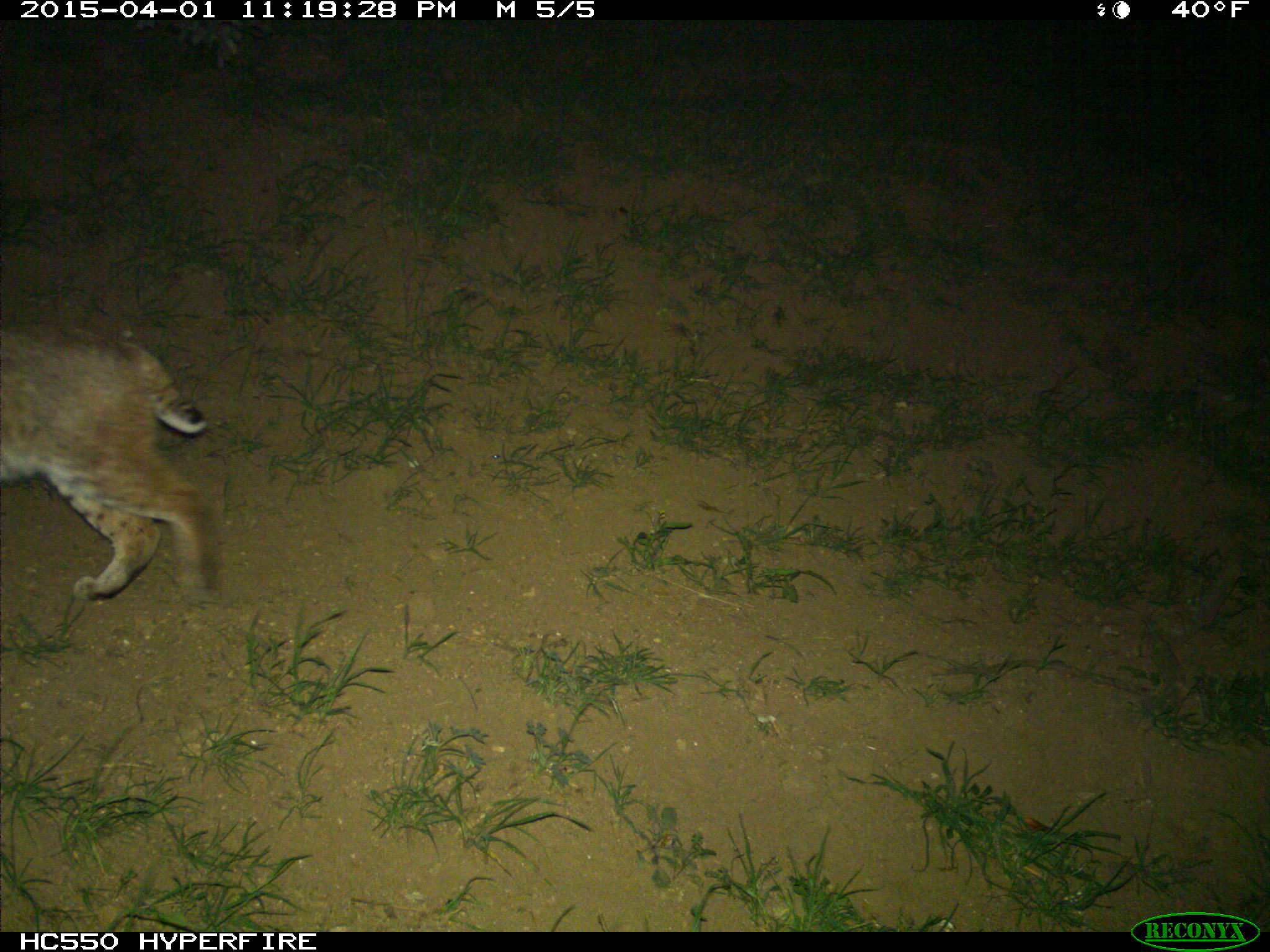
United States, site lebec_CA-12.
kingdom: Animalia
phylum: Chordata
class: Mammalia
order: Carnivora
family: Felidae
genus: Lynx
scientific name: Lynx rufus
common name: bobcat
· · ·
● **Assignment**
Every entry above needs to be copied exactly, apart from its pictures.

● **Answer box**
United States, site lebec_CA-12.
kingdom: Animalia
phylum: Chordata
class: Mammalia
order: Carnivora
family: Felidae
genus: Lynx
scientific name: Lynx rufus
common name: bobcat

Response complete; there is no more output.